TRIBUNNEWS.COM, JAKARTA - Undang-undang 'Contempt of Court' (pelecehan terhadap pengadilan) diminta segera dibuat menyusul adanya perseteruan antara Komisi Yudisial (KY) dengan hakim Sarpin Rizaldi.
Undang-undang 'Contempt of Court' dinilai mampu menyelesaikan problema yang menimpa hakim dengan lembaga negara lain dengan masyarakat umum karena dalam aturan tersebut nantinya akan diatur bagaimana menjaga kewibawaan hakim dan pengadilan.
“Di negara maju seperti Amerika, Hongkong kewibaan pengadilan sangat dijaga. Oleh karenanya mereka mempunyai UU 'Contempt Of Court'. Nah yang terjadi di Indonesia kan sebaliknya kewibaan pengadilan tidak bisa dijaga misalnya orang dengan enaknya teriak-teriak di ruangan sidang dan sebagainya,” ujar Mantan Ketua Umum Prhimpunan Advokat Indonesia (Peradi) Otto Hasibuan dalam pernyataannya, Jumat(7/8/2015).
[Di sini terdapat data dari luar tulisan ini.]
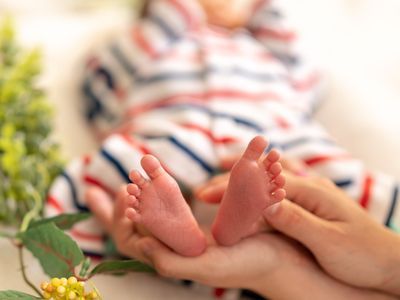 北関東中心　この時期だけの素敵な赤ちゃんの表情を残しましょう。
Otto menjelaskan dalam UU 'Contempt Of Court' tersebut juga harus memuat mengenai sanksi yang tegas kepada setiap orang yang melakukan penghinaan terhadap pengadilan.
Meski demikian UU ini harus tidak bertentangan dengan UU yang telah ada seperti UU Advokat dan sanksi yang diberikan pun tidak mengedepankan sanksi pidana karena sanksi pidana adalah merupakan ultimum remedium ( upaya terakhir ).
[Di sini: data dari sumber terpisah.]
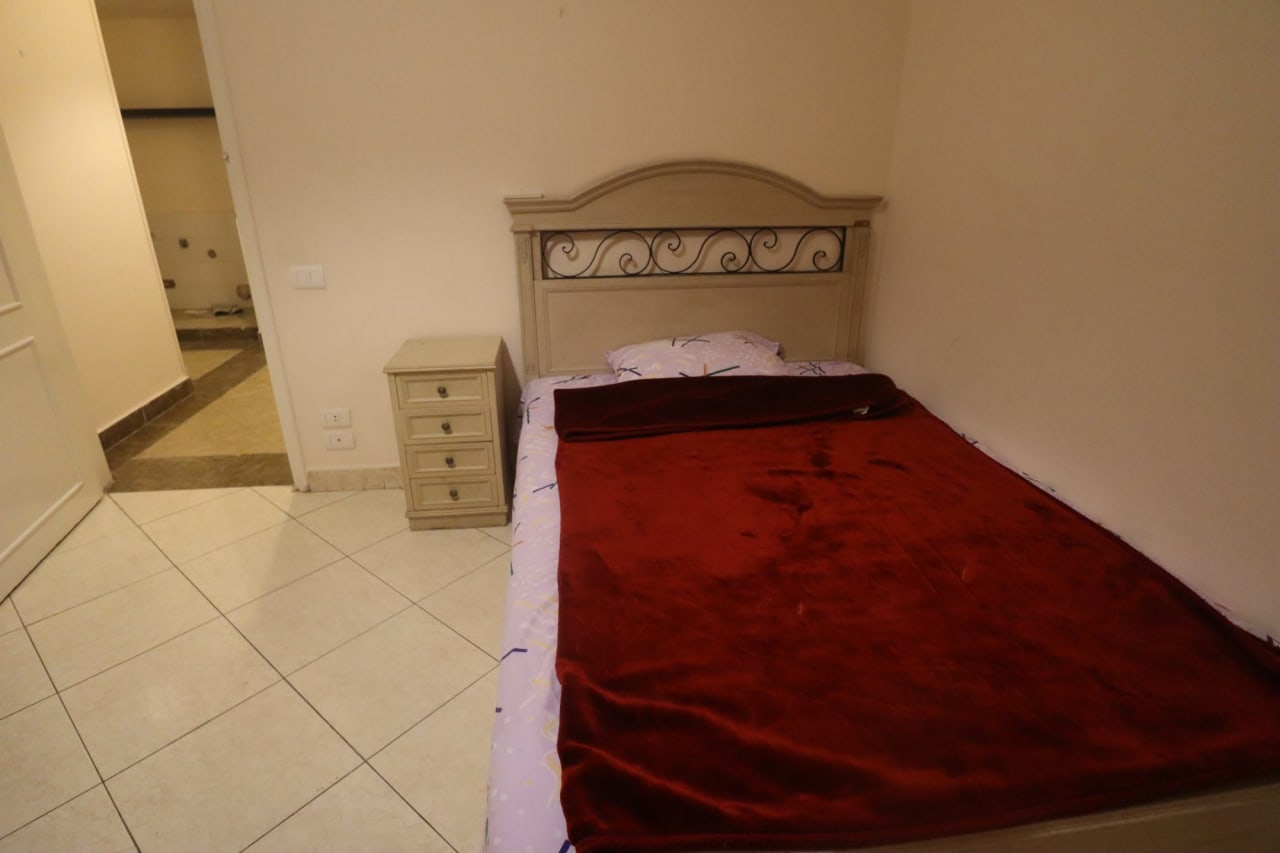 3 bedroom Apartment for rent in Degla , Maadi - Image 5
“Penempatan pasal-pasal Contempt of Court itu tidak dimasukan dalam KUHP melaikan harus dibuat UU tersendiri. Kasus yang terjadi antara KY dan Hakim Sarpin ini seharusnya bisa diselesaikan dengan UU Contempt Of Court jika kita sudah memilikinya tidak perlu dengan KUHP,” ujarnya.
Pengajar Pascasarjana Universitas Gajah Mada ini menegaskan penyelesaian masalah hakim Sarpin dan KY yang menggunakan KUHP saat ini menimbulkan berbagai komentar di masyarakat sebagian besar menyatakan bahwa KY telah dikriminalisasi oleh kepolisian.
Akan tetapi, di sisi lain apa yang dilakukan oleh kepolisian tersebut berdasarkan undang-undang juga dibenarkan karena dua komisioner KY dianggap melakukan pencemaran nama baik.
“Ini jelas tidak bisa kita biarkan berlarut-larut sehingga membuat opini yang berkembang di masyarakat manjadi melebar kemana-mana dan keluar dari konteks hukum yang ada di Indonesia. Karena masing-masing pihak mempunyai argumen yang berbeda-beda akibat tidak adanya UU yang menjadi acuan bersama. Bagaimana jika kita melakukan penghinaan terhadap wibawa pengadilan,” katanya.
Kewibawaan pengadilan itu, menurut Otto Hasibuan antara lain menjaga sikap di ruang sidang, menghormati segala keputusan hakim dan tidak menghinanya di muka umum atau di media, tidak menghalang-halangi eksekusi terhadap suatu kasus yang sudah diputuskan oleh pengadilan dan lain sebagainya yang berkaitan dengan pengadilan.
Otto mengakui memang ada kekawatiran dari masyarakat jika UU 'Contempt Of Court' ini diberlakukan nantinya bisa membuat hakim bisa semena-mena dalam memutuskan perkara yang ditanganinya.
Untuk itu dalam membuat UU tersebut harus dibuat secara matang dan melibatkan semua pihak penegak hukum dan stakeholder lainnya. Oleh karenanya pengawasan terhadap perilaku hakim pun harus terus ditingkatkan.
"Sejak Indonesia merdeka hingga saat ini kewibaan pengadilan masih sering dilecehkan oleh masyarakat. Tidak adanya aturan yang tegas ini menyebabkan segala keputusan pengadilan kerap kali tidak dijalankan sebagai mana mestinya bahkan masyarakat cenderung terus mencari celah agar terlepas dari keputusan pengadilan. Tidak sedikit putusan pengadilan yang sudah final masih terus mendapatkan perlawanan karena dianggap menciderai rasa keadilan yang ada," ujar Otto.
UU 'Contempt Of Court' ini lanjut Otto juga diharapkan bisa menjembatani antara masyarakat pencari keadilan dengan hakim-hakim sebagai penentu di persidangan sehingga kewibaan pengadilan sebagai tempat pencari keadilan terakhir bisa menjadi tumpuan bagi masyarakat dan pada akhirnya semua keputusan pengadilan bisa dipatuhi dan dijalankan.